Denny’s lips curl into a soft smile. “Good. I’m not sure I was going to accept any other answer from you. That means we’re on the same page, then. We’re together.”

“I—yes.”

“You’re hesitating. Why?”

I chew the inside of my lip and think about my sister. “I feel like I’m stabbing Sally in the back,” I admit. “You’re her fiancé. Even if you didn’t want to marry her and she didn’t want to marry you. Those are technicalities outside of the facts.”

“I think you have that backwards. The facts are that neither of us wanted to marry the other. The technicality was that neither of us expressed as much to the other. I know my reasons. I’m curious what hers were.”

“Ugh,” I complain. “Tell me about it.”

“I’m not trying to make this as crass as it’s going to sound, but Tyler, she’s not here. She’s not coming back. I’m not going to put my life on hold because we didn’t break up before she died. I may not know Sally the way you did, but I’m positive she wouldn’t want me to either.”

Denny’s fingers trail my jaw, and I close my eyes. “You’re right. She wouldn’t have wanted that.”

“I’m glad we agree on that. I’m not into sleeping with assholes just because they’re beautiful. I have to actually like their personality, and I believe Sally was a good person.”

“She was. The best.”

“Okay, then I’m going to go out on a limb and suggest that she’d want you to be happy. She’d want me to be happy. Do you think she’d have a problem if we were happy together?”

I’ve been thinking about this for a while now.

Even if not directly voicing that question.

I’m pretty sure that the voices in my head, filling me with doubt, are self-doubt.

Do I actually think Sally would be mad at me for falling for her…

unwanted fiancé? That’s not the word. Pretend isn’t quite right.

That doesn’t change the question. Do I think she’d be mad at me?

Would she support me? Would she ever be happy for me?

“I keep wanting to say no, but there’s a loud voice in my head screaming about how wrong it is.”

“It’s only wrong if Sally would be upset, but even then, I’m going to reference my previous statement.

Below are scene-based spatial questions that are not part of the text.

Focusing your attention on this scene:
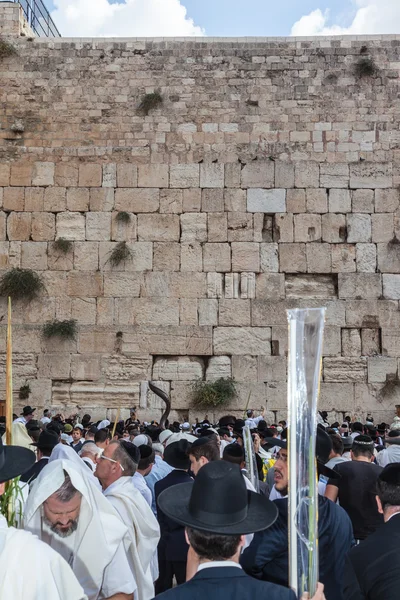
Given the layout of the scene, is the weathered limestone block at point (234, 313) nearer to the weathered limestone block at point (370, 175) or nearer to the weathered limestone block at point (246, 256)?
the weathered limestone block at point (246, 256)

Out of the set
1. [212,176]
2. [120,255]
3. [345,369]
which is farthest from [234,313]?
[212,176]

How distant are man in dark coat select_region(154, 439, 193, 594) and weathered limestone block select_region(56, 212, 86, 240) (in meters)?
9.97

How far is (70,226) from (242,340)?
167 inches

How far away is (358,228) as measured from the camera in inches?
571

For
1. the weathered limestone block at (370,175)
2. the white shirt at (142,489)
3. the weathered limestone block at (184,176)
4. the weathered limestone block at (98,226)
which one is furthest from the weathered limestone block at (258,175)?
the white shirt at (142,489)

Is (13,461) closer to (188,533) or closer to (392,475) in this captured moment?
(188,533)

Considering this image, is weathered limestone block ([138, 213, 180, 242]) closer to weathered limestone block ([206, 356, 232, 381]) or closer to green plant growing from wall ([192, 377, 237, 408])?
weathered limestone block ([206, 356, 232, 381])

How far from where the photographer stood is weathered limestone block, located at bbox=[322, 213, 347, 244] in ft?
47.5

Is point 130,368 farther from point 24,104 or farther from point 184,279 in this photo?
point 24,104

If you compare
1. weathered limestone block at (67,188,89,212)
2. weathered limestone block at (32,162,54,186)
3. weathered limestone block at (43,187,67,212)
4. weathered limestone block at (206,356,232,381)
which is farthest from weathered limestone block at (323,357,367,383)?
weathered limestone block at (32,162,54,186)

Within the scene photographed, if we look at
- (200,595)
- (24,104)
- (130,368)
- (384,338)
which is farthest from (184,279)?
(200,595)

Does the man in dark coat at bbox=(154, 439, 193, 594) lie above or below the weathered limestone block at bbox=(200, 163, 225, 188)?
below

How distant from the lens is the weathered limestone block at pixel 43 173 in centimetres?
1478

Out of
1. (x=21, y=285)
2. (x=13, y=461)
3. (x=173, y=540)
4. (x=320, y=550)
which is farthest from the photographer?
(x=21, y=285)
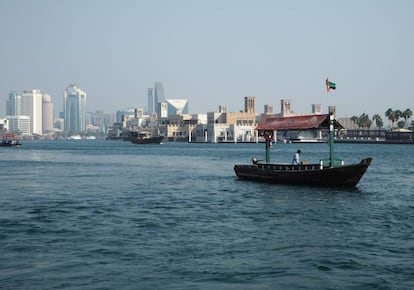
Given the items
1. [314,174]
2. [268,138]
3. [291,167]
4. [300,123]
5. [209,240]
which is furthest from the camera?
[268,138]

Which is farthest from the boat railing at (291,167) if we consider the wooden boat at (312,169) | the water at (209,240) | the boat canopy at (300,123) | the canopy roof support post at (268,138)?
the canopy roof support post at (268,138)

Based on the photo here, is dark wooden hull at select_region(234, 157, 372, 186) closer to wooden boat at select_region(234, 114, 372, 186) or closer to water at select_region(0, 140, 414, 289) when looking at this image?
wooden boat at select_region(234, 114, 372, 186)

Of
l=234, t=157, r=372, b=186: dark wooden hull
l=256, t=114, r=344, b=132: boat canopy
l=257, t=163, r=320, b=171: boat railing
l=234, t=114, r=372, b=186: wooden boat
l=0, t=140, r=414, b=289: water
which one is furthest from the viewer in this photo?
l=256, t=114, r=344, b=132: boat canopy

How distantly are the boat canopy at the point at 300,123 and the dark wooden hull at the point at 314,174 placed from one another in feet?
11.5

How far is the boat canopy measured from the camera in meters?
46.7

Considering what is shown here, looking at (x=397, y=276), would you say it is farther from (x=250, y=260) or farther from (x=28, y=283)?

She’s not coming back, Tyler. I’d give up a lot to bring your sister back and make sure Ty has his mother, but that’s not reality.

Right now, we need to proceed with that in mind.

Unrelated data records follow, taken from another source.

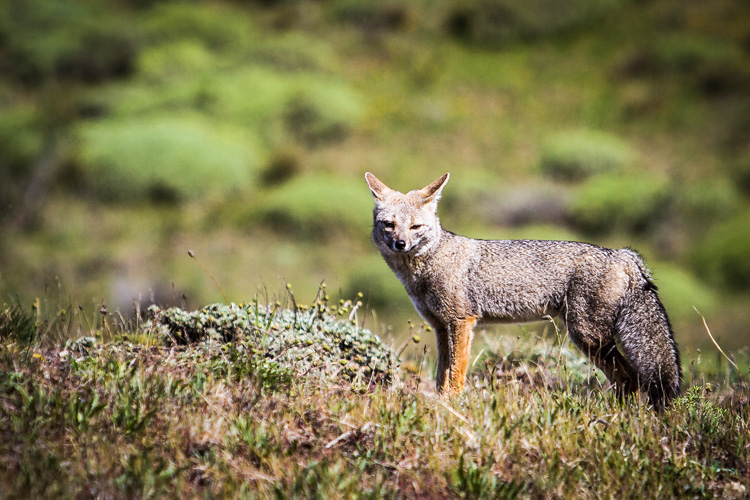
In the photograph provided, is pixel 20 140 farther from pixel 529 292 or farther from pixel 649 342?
pixel 649 342

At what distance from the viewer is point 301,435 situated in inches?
143

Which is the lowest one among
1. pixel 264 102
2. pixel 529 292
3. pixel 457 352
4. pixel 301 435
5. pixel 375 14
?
pixel 301 435

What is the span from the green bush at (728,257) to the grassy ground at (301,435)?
45.8ft

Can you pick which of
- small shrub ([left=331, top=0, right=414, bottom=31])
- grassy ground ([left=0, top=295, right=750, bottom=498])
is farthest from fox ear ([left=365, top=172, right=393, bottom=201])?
small shrub ([left=331, top=0, right=414, bottom=31])

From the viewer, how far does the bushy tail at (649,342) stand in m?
4.87

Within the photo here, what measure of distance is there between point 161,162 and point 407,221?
1526cm

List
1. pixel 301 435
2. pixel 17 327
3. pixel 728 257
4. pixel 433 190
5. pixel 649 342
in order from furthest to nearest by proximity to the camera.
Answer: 1. pixel 728 257
2. pixel 433 190
3. pixel 649 342
4. pixel 17 327
5. pixel 301 435

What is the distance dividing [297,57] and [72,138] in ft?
28.0

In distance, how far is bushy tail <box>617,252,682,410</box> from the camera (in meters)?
4.87

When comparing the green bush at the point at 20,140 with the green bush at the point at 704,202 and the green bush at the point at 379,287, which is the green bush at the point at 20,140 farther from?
the green bush at the point at 704,202

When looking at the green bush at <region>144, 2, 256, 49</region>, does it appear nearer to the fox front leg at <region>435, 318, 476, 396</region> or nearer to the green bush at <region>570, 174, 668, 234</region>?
the green bush at <region>570, 174, 668, 234</region>

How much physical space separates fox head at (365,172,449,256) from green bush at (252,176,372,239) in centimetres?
1190

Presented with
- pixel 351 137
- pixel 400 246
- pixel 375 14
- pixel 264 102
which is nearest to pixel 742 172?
pixel 351 137

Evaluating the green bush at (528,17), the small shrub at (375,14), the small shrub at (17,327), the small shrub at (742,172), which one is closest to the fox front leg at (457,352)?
the small shrub at (17,327)
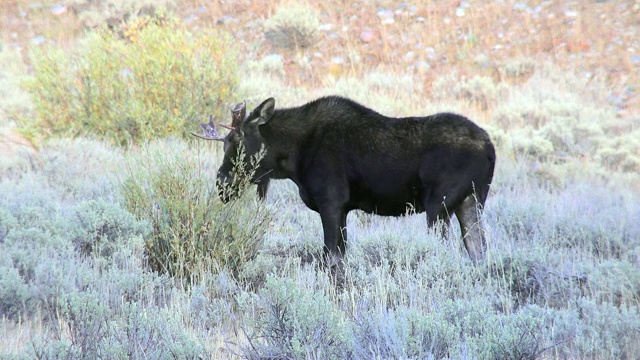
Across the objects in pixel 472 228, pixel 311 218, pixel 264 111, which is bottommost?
pixel 311 218

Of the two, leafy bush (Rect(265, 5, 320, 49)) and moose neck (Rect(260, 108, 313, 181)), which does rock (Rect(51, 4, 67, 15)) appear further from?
moose neck (Rect(260, 108, 313, 181))

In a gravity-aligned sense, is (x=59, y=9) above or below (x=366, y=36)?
above

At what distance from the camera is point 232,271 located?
656 cm

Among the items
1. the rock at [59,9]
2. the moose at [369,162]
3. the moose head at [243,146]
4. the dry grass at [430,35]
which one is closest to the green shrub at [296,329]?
the moose at [369,162]

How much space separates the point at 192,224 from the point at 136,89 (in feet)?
21.0

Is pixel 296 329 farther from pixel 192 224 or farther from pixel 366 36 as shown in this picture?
Answer: pixel 366 36

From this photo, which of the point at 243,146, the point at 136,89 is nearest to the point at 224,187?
the point at 243,146

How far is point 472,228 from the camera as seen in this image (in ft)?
22.8

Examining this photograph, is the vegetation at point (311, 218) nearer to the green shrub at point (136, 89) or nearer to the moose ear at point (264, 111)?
the green shrub at point (136, 89)

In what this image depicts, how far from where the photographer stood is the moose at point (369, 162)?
6.60 meters

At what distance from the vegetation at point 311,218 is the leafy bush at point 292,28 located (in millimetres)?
192

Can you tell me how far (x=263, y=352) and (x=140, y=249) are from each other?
249 centimetres

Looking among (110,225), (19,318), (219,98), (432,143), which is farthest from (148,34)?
(19,318)

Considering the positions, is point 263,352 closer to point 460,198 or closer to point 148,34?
point 460,198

We need to live every day with that in mind.

We can’t build a life around us based on what Sally wants because she’s simply not here. ”

I sniff and nod. “Okay then… yes, this is what I want. I want to be with you.”

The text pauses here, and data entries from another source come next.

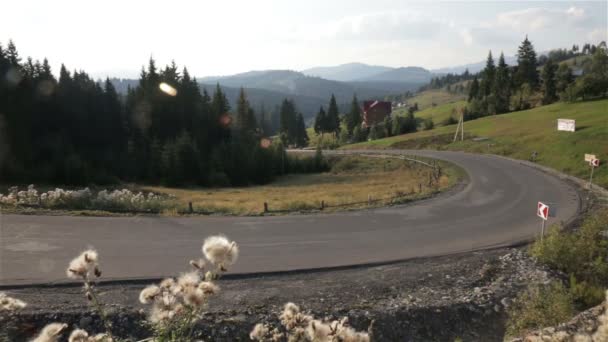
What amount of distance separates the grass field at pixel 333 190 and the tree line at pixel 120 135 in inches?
205

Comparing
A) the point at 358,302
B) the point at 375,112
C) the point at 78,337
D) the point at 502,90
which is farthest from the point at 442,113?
the point at 78,337

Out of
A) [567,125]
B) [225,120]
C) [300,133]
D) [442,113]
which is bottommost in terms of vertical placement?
[567,125]

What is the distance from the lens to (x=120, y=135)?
50656mm

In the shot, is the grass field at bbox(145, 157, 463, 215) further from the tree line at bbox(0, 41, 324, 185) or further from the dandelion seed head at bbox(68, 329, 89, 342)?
the dandelion seed head at bbox(68, 329, 89, 342)

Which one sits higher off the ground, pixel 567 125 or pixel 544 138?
pixel 567 125

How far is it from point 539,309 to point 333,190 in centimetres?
2498

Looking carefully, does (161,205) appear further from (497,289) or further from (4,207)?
(497,289)

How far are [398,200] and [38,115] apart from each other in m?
40.5

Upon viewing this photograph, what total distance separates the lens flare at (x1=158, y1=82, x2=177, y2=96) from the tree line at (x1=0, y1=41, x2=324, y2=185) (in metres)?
0.13

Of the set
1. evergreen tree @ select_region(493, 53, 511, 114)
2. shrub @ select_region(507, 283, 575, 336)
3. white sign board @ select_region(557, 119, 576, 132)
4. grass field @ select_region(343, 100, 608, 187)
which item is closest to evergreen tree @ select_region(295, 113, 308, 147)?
grass field @ select_region(343, 100, 608, 187)

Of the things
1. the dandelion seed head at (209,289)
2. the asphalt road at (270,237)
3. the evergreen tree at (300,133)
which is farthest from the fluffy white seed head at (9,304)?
the evergreen tree at (300,133)

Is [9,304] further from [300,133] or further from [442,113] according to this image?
[442,113]

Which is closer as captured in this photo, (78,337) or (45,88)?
(78,337)

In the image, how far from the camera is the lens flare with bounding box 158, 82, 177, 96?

Denny presses his lips to mine. “Good to hear.”

“Now what?”

He kisses me again and reaches beyond me. I can’t see what he’s doing. It isn’t until there’s ringing in the room and a series of voices answering that I realize he’s made a call. My heart jumps in my chest.

“You’re all coming over on Friday,” Denny says. “Fuck help you if you’re sick. I will bury you in my backyard if you get my baby sick.”

Laughter fills the room.

“What changed your mind?” I’m pretty sure that’s Kroy’s voice.

Denny sighs. His arms tighten. “Lots of things, but none of them are going to be shared over the phone. Friday. Lunch. Here. You all better be fucking healthy. Healthy enough to donate a kidney.”

“It’s so cute how you’ve embraced daddy bear,” Kroy says. I’m confident that’s Kroy this time. “Kind of hot, Denny.”

“Shut up. We in agreement?”

A chorus of confirmations follows his question.

“Good. Also, for the rest of today, I don’t want to hear what my mother is doing online. I’m not opening social media. I need a break.”

“I’m not downplaying your threshold for this kind of drama, but I’m reminded of the shit Adak Nemaczekk went through a few years ago with his boyfriend. Remember all the loud chaos online from his boyfriend’s family?”

I don’t know them well enough to distinguish between anyone other than Kroy and Ren. Ren because he has a very Zen tone in a soothing Chinese accent. Kroy, because I feel like I’ve heard his voice more often than the others.

For a while, we lie in bed, and I listen to them talk. They remember the events of Adak and move on to hockey. Naturally. They talk about Ty, and my stomach flutters when they ask about me.

I like this. In my gut, I think I believe that Sally would support this. Maybe it’s wishful thinking, but I’m going to hang onto the feeling and pray it into reality.